One of the biggest gripes about social media is that it’s always changing. But if you also manage your website’s SEO work, you likely already know that keeping up with social media platform and best practice changes is a walk in the park compared to the ever-changing landscape of SEO.
Especially because the worst thing you could do to your social media presence is kill your organic reach on Facebook. If you screw up with Google (whether it’s accidental or not), you can end up experiencing far worse and longer lasting damage in the form of poor search engine rankings.
There are many ‘old school’ (a.k.a. black hat) SEO tactics that are no longer legit and that haven’t been smart SEO strategies for some time. What this post will address is the submission of your website link to directory listings for the purposes of improving your SEO and search rankings.
Are Directory Listings Good for SEO?
Previous chapters of the constantly-evolving Book of SEO included lots of recommendations for submitting your website link to various directories. More directory listings meant more links out there for your website. And more links for your website was supposed to mean positive SEO payoffs for you.
Because of this, many, many link directories popped up. Eventually, Google made adjustments to its algorithm to account for this behavior since many of these newly formed directories were basically free, unmoderated, often spammy-looking link farms.
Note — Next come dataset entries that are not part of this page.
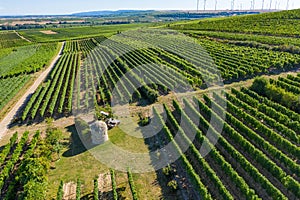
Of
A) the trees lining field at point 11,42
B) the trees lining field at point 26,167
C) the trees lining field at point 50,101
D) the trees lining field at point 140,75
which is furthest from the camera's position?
the trees lining field at point 11,42

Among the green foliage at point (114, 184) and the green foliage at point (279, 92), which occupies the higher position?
the green foliage at point (279, 92)

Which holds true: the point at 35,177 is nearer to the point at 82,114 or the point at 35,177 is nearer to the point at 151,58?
the point at 82,114

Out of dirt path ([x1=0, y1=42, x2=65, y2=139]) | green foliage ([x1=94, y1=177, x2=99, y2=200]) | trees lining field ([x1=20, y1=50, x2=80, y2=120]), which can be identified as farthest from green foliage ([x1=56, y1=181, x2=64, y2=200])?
trees lining field ([x1=20, y1=50, x2=80, y2=120])

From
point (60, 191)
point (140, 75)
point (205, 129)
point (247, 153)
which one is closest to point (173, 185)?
point (247, 153)

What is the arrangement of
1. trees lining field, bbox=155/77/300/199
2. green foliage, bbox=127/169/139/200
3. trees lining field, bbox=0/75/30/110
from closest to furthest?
green foliage, bbox=127/169/139/200 < trees lining field, bbox=155/77/300/199 < trees lining field, bbox=0/75/30/110

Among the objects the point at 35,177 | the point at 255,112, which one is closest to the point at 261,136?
the point at 255,112

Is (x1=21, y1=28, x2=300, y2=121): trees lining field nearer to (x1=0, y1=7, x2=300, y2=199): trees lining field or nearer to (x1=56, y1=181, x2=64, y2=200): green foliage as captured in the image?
(x1=0, y1=7, x2=300, y2=199): trees lining field

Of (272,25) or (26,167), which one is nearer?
(26,167)

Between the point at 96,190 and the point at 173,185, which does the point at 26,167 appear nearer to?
the point at 96,190

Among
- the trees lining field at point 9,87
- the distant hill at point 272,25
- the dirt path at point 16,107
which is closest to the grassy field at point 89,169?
the dirt path at point 16,107

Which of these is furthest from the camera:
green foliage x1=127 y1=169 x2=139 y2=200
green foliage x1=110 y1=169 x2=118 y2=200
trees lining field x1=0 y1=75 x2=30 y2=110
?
trees lining field x1=0 y1=75 x2=30 y2=110

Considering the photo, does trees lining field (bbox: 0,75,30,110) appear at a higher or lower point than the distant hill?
lower

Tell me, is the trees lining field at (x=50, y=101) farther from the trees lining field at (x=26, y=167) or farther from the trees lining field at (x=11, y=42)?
the trees lining field at (x=11, y=42)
That brings us to today and wondering if directory listings can be a good thing (at all) for your website and overall SEO strategy.
If you do research on the topic, you will see some mixed results, but the majority consensus is that it’s about choosing the right directories to list your business instead of adding your website to every directory known to man.
Here are a few things to consider before adding your website to a directory:
- Quality of directories vs quantity of directory listings
- Listing at well-known sites (Yellow Pages, Google My Business, Bing, Yelp, etc.)
- Listing in industry-specific directories (search for “your industry keywords + directory”)
- Making sure a listing submission includes some type of moderation process on the part of the site (vs. immediately going live)
- Avoid any directory that looks spammy and/or is full of ads, or that requires you to place a link to their site on your website
For additional reading on this topic, I recommend Sin #2 and The True Cost of Local Business Directories.
If you are interested in directory listings for your business and don’t want to manage the work yourself, Moz is a reputable SEO firm that offers a $9/month per listing service that will do the work for you.
So, all in all, directory listings aren’t bad for your SEO but they can be bad (or at least, not helpful) if you don’t wisely choose the directories at which you list.